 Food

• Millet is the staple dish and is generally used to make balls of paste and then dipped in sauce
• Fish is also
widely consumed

==

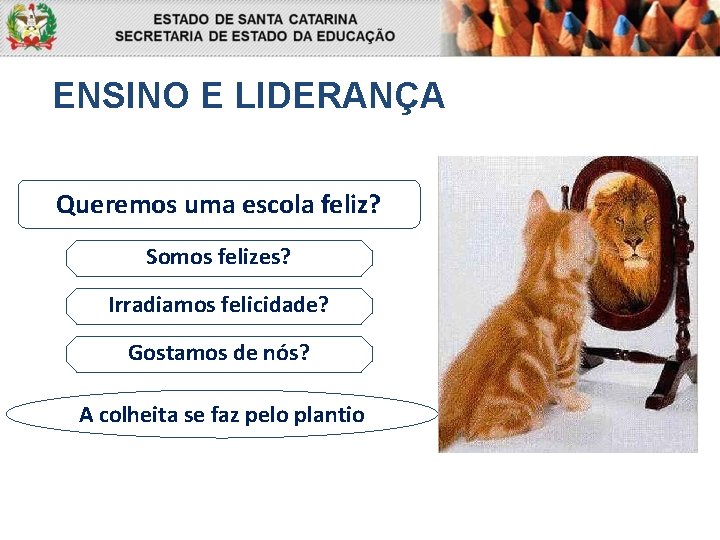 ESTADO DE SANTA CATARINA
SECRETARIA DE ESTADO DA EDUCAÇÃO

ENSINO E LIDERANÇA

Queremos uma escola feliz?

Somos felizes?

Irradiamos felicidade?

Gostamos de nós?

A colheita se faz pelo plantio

* * *

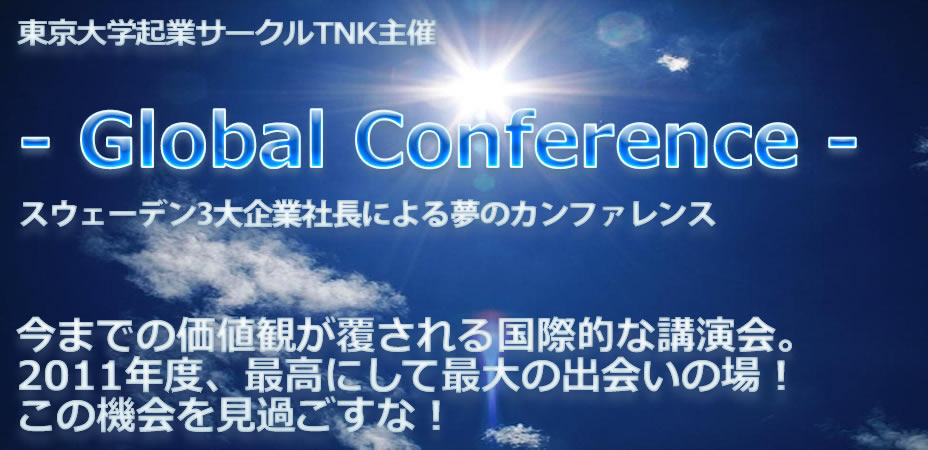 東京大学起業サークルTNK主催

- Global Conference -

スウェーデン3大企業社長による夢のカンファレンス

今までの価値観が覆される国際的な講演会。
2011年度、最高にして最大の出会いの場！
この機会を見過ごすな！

# [REQUIREMENT]
Could you return exactly the lines above from the line with "今までの価値観が覆される国際的な講演会。" to the line with "この機会を見過ごすな！", both included, and nothing else?

# [THE COMPLETED TASK]
今までの価値観が覆される国際的な講演会。
2011年度、最高にして最大の出会いの場！
この機会を見過ごすな！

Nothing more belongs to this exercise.